Stated problem
Render the items from the line holding "Does the khaki" through the last one, inclusive, as a two-column CSV with the headers text and answer. Give one row per item, put each field in quotes with line breaks turned into spaces, and leave the pictures out.

--- BEGIN Recorded data ---

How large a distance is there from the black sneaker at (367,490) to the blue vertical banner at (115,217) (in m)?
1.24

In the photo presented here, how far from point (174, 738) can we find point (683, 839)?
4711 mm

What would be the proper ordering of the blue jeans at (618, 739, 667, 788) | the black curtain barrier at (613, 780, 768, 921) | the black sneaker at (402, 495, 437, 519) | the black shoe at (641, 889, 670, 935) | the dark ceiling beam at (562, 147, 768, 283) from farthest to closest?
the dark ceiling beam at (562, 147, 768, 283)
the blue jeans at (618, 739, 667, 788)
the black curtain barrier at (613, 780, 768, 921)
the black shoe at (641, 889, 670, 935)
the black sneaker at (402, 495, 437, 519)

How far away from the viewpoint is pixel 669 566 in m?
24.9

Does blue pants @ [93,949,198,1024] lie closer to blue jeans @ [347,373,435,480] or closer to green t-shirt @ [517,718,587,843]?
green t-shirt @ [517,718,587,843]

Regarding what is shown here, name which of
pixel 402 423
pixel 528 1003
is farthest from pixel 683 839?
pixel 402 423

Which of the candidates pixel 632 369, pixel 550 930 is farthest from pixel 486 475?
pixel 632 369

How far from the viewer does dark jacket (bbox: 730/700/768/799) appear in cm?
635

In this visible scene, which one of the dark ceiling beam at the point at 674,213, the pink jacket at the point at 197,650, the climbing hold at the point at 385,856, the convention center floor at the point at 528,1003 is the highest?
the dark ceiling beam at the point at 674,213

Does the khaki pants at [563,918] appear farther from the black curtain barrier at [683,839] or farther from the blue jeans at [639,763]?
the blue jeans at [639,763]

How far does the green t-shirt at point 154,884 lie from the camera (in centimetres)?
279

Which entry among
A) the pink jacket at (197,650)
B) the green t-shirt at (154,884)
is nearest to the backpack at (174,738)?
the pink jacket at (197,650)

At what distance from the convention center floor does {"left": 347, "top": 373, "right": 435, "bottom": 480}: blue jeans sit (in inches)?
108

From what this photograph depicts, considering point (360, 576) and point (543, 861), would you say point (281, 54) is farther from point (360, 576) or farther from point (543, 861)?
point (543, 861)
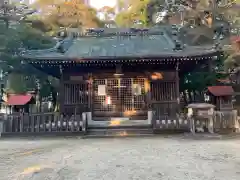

--- END Recorded data ---

The result
text,answer
"Does the khaki pants at [563,918] appear farther from the black curtain barrier at [683,839] or farther from the blue jeans at [639,763]?","the blue jeans at [639,763]"
"How far does the green t-shirt at point 154,884 lie from the camera (in centimetres)?","279"
"Which entry among A) the pink jacket at (197,650) B) the green t-shirt at (154,884) is nearest to the backpack at (174,738)?","the pink jacket at (197,650)"
"At what distance from the convention center floor does {""left"": 347, ""top"": 373, ""right"": 435, ""bottom"": 480}: blue jeans sit (in inches)?","108"
"From what this photograph depicts, considering point (360, 576) and point (543, 861), would you say point (281, 54) is farther from point (360, 576) or farther from point (543, 861)?","point (543, 861)"